We also go into, of course, Basic Instinct and the infamous leg crossing scene and the power that lay behind that simple movement, both on-screen and off.

But this documentary has its share of flaws. It’s both too long, and too short, which results in a shallow wading into a directionless middle. It didn’t need to be nearly three hours long as is, but rather it should have been a series of four or six episodes, each running an hour or so. For example, we talk about Julie Strain for no real reason. We don’t single out any other actor like we do with Julie, nor do we touch on her tragic death, or even mention she passed away, other than referring to her in the past tense. She’s just in and out of the documentary like a sexy detour.

Then the film pontificates about why erotic thrillers aren’t made as much anymore, and we get a bitter whiff of It-Was-a-Different-Time-itis. We all care about consent now, and rightfully so, but “You can’t just grab a girl and throw her on the bed anymore” and it reeked of “Men can’t even talk to women anymore without being accused of rape!”

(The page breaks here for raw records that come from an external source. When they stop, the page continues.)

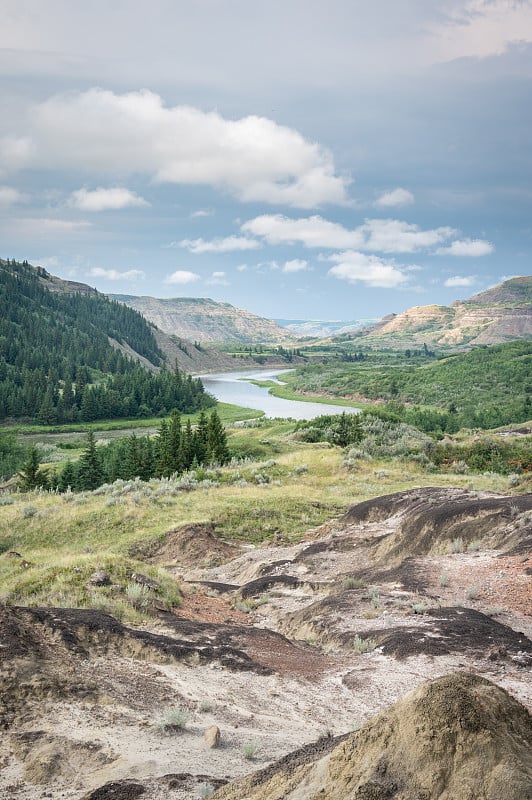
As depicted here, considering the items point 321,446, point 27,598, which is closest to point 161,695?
point 27,598

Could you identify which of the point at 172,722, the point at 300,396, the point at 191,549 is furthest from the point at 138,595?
the point at 300,396

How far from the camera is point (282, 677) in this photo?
9664 millimetres

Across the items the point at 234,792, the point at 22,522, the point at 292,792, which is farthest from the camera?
the point at 22,522

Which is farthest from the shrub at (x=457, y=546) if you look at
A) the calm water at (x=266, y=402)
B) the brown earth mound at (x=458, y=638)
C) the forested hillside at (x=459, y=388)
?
the calm water at (x=266, y=402)

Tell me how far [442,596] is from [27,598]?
9.94 m

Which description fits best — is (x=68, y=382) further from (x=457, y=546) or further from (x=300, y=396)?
(x=457, y=546)

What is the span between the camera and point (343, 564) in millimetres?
19938

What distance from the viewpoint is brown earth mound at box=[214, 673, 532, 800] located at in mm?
4535

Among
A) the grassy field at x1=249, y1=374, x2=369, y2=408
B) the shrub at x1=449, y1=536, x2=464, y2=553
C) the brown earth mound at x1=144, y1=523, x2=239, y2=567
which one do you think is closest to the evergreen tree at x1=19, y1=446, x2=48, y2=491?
the brown earth mound at x1=144, y1=523, x2=239, y2=567

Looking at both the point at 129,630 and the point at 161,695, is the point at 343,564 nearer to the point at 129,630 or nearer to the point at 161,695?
the point at 129,630

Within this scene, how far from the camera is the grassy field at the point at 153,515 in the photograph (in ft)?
44.7

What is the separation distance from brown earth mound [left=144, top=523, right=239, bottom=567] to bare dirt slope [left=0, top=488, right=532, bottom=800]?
194 inches

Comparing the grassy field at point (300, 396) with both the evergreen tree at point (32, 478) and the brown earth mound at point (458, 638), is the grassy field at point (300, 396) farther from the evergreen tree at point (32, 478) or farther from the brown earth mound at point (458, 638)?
the brown earth mound at point (458, 638)

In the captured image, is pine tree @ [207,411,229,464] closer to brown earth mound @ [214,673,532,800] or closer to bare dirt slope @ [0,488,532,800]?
bare dirt slope @ [0,488,532,800]
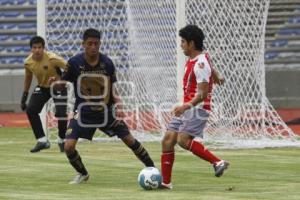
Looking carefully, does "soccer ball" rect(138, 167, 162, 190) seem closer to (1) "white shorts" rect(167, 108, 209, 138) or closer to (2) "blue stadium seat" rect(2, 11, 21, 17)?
(1) "white shorts" rect(167, 108, 209, 138)

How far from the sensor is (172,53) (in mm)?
19062

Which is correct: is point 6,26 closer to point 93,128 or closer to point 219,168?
point 93,128

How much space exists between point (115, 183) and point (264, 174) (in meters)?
1.97

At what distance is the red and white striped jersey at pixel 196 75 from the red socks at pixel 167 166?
605 mm

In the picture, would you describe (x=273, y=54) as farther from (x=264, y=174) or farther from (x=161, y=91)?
(x=264, y=174)

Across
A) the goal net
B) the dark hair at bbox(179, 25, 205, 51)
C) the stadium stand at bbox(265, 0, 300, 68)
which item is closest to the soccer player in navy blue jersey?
the dark hair at bbox(179, 25, 205, 51)

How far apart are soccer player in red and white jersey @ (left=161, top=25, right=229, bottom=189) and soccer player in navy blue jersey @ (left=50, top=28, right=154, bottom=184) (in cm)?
47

C’mon. We’re better than that. Erotic Thrillers are fantasy, and ideally there’s a tacit agreement that whatever happens in them, stays in them. You can’t admonish Erotic Thrillers on one hand and then agree that Dark Romance is one of the most popular book genres around right now, and that Bodice Rippers have always been a thing. It even answers its own question with the fact that they’re still being made. Where? By whom? Lifetime Channel! Who watches Lifetime? Housewives.

And me.

Those who are scandalized by what happens on a screen is a small, loud minority and we really have to stop kowtowing to them or else we end up with nearly half the USA unable to access Pornhub fuck it I will not shut up about this I don’t care that I’m Canadian and that Pornhub is a Canadian company it affects us all.

In a beautiful moment of situational irony, one of the former actresses in these films helpfully lets us know that she is a Conservative, and appeared in a campaign commercial for Ted Cruz. Of course, once her fellow Cons realized her filmography, she was shunned. Gee, who could have seen that coming?

Most egregious of all, remember that murderboard I mentioned? Upon it was tacked an image of the neo-noir thriller Bound, starring Jennifer Tilly and Gina Gershon. The quintessential erotic thriller. Nowhere is it mentioned. At all. Excuse me?

Talk about queer-bating.

Highlight: Added a bunch of new films to our list.

Lowlight: I really, really wish it went into more depth about the Erotic Thriller to Lifetime evolution.